Before the application of the particles sampling, the lung is segmented according to the method described in [7]. The left and right CT subvolumes are then cropped and deconvolved with a B-spline kernel. The subvolumes are then blurred using a discrete Gaussian kernel with five scales uniformly distributed in the range σ = [0, 6] pixels. This range captures the common sizes of the airways that are found in the lung parenchyma.

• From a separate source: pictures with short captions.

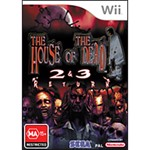 House of the Dead 2 & 3 Return - Packshot 1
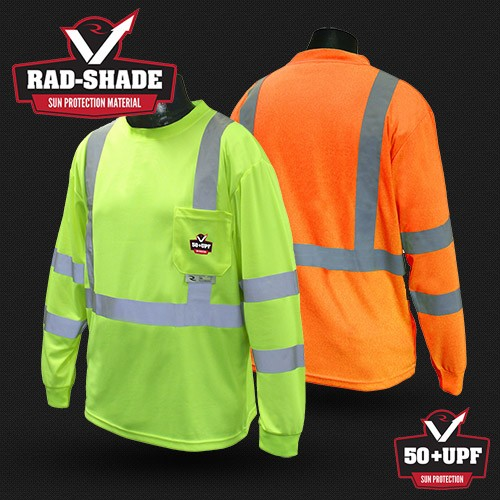 Radians ST21UV Hi Vis Yellow or Orange with UV Protection, Moisture Wicking Class 3 Long Sleeve T-Shirt
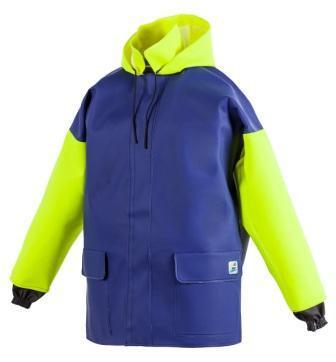 PESCA Jacket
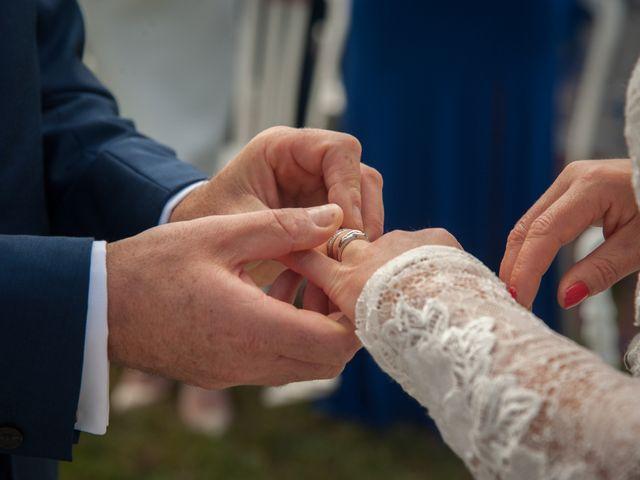 Le mariage de Tony et Cathy à Marennes, Charente Maritime 21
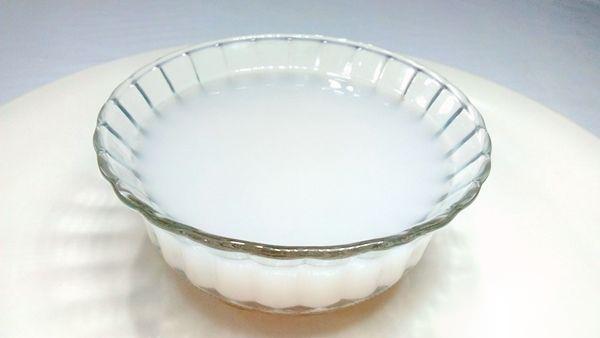 آب برنج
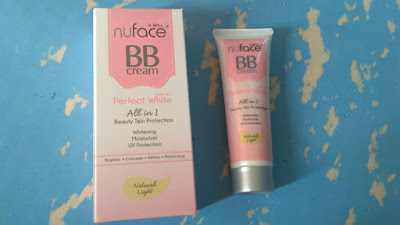 nuface nuface bb cream nuface mask nuface anti acne facial mask nuface 0.05 tretinoin review nuface face mask nuface aloe vera nuface acne nuface aloe gel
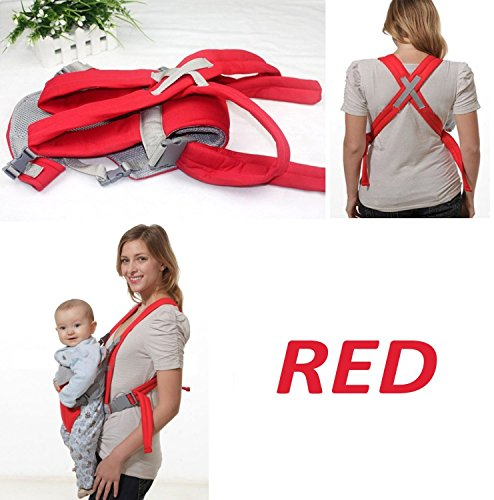 DEALCROX Baby Carrier Bag Seat with Head Support, Multicolour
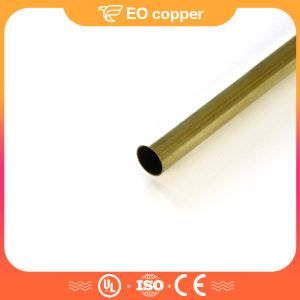 ASTM Pancake Coil Seamless Copper Pipe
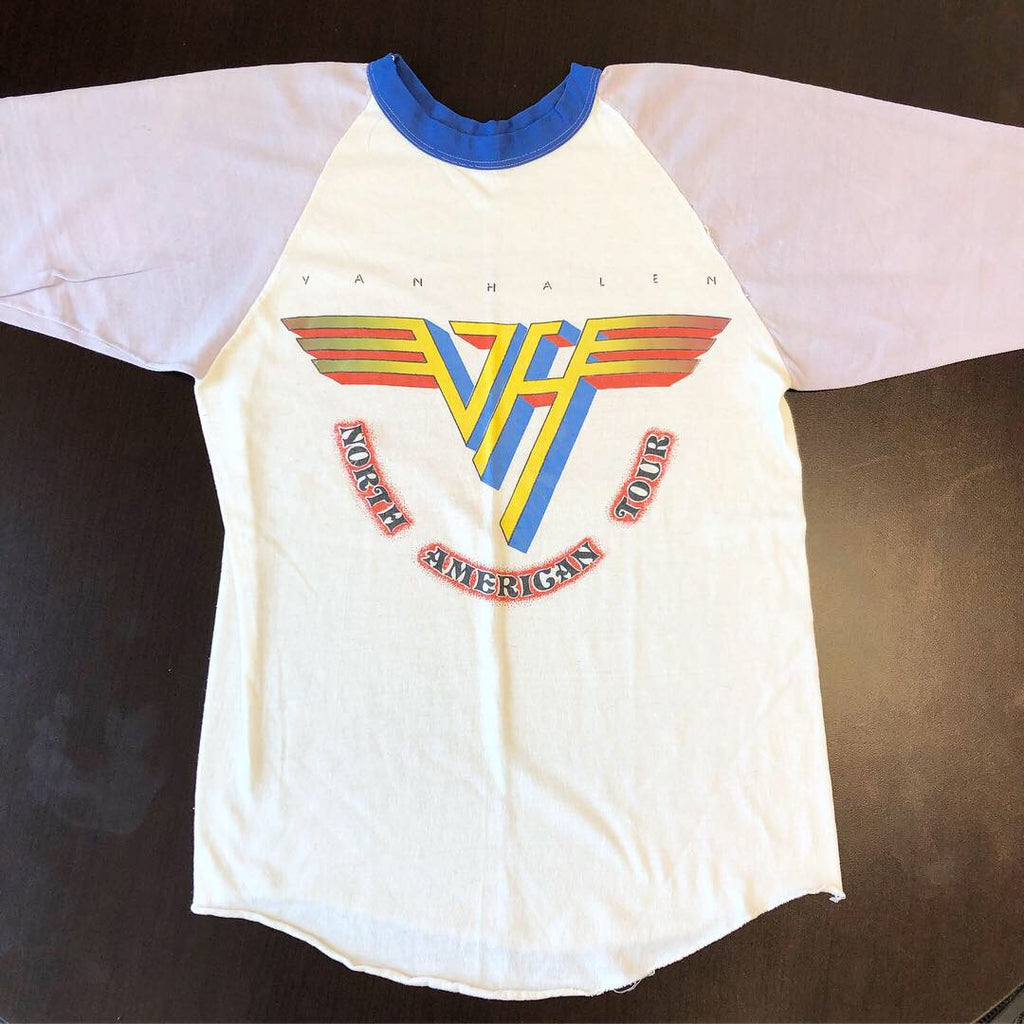 Van Halen Vintage Tour Merch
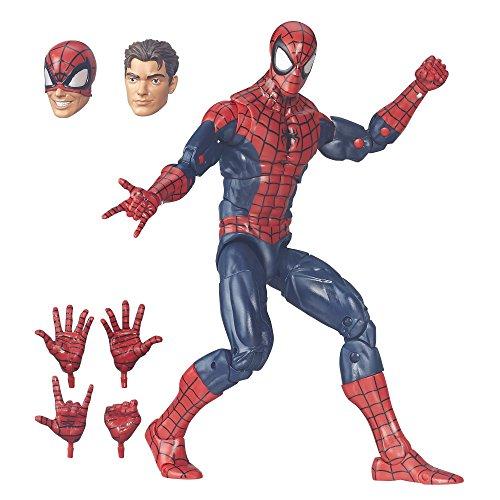 Hasbro Avengers B7450EU4 - Legends Spider-Man 12 Actionfigur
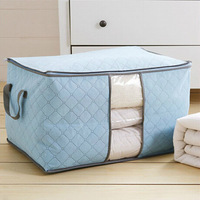 Big Size 3 Colors Bamboo Charcoal Wardrobe Storage Bag Bedding Set Quilt Blanket Clothes Organizer Clear Window Home Makeup Bags
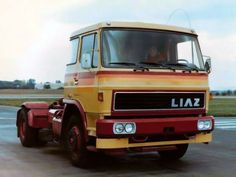 Škoda-LIAZ 110.551 '1984–95 Big Rig Trucks, Cool Trucks, Retro Cars, Vintage Cars, Kubota, Cars And Motorcycles, Vehicles, Eastern Europe, Coaches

Next, the particles system is initialized with a set of points, {x_i}, that are placed within an approximate airway mask. The initialization step is critical to minimize the number of false positives and the computation time. The approximate airway mask is generated by taking advantage of the fact that the pulmonary vasculature runs parallel to the main bronchial tree. A vessel mask is initially defined using threshold of −500 HU. The vessel mask is dilated (three iterations) using a circular structuring element with an eight voxel radius. The final approximate airway mask is obtained by keeping the voxels within the dilated vessel mask below −800 HU. For every location x_i, particles are placed at every discrete scale in the selected range.

Throughout the optimization procedure, the Hessian is computed by convolving the image with the analytical derivatives of a fifth-degree, C³ continous, polynomial approximation filter. The three stages of the optimization procedure and the parameter values used are summarized below.

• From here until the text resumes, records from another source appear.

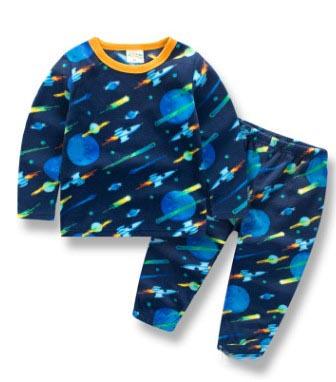 (SOLD OUT) W033 : Set 2 ชิ้น ชุดนอนแขนยาวลายกาแล็กซี + กางเกงขายาว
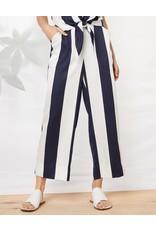 Fifteen Twenty Stripe Wide Leg Pants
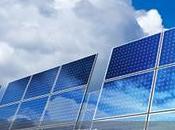 Plus nouveaux produits pour économiser l'énergie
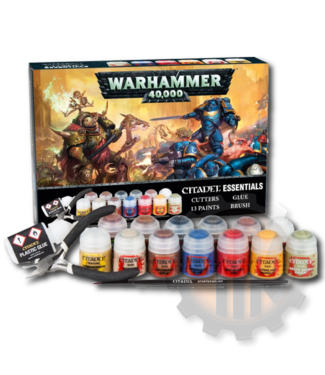 Citadel Warhammer 40000 Essentials Set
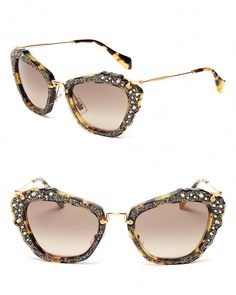 c44c31c742b5 Miu Miu Embellished Cat Eye Sunglasses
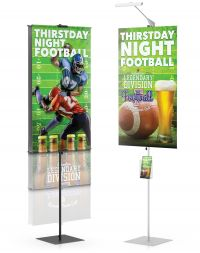 Promo™ Banner Stands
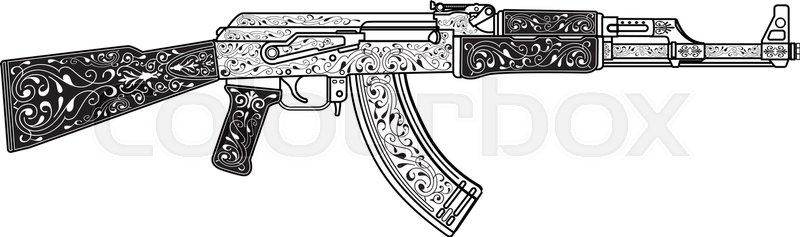 The best free Rifle vector images  Download from 109 free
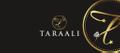 Taraali LC Logo
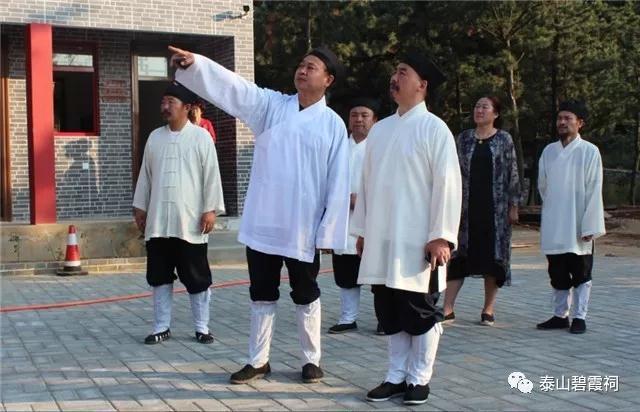 山东省道协会长张诚达道长赴胶东半岛调研道教工作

Step 1. An initial scale-space particle system is run to sample the airways across their scale extent while applying the image-particle energy term to capture strong airway features. The scale-space parameters employed in this stage are: E_ij = Φ₁, w = 0.7, α = 1 and β = 0.7. The system is run for 80 iterations.

Step 2. The resulting particles are used to initialize a second particle system that pulls the particles to the scale of maximal strength. The parameters for this stage are: α = 0 and β = 0.5. The system is run for 10 iterations.

Step 3. The final stage redistributes particles to allow for a good feature sampling. The parameters are: E_ij = Φ₂, w = 0.7,α = 0.5 and β = 0.5. 50 iterations are used. At the end of this stage the gradient and the Hessian are sampled at the particle location and are stored as attributes for that point.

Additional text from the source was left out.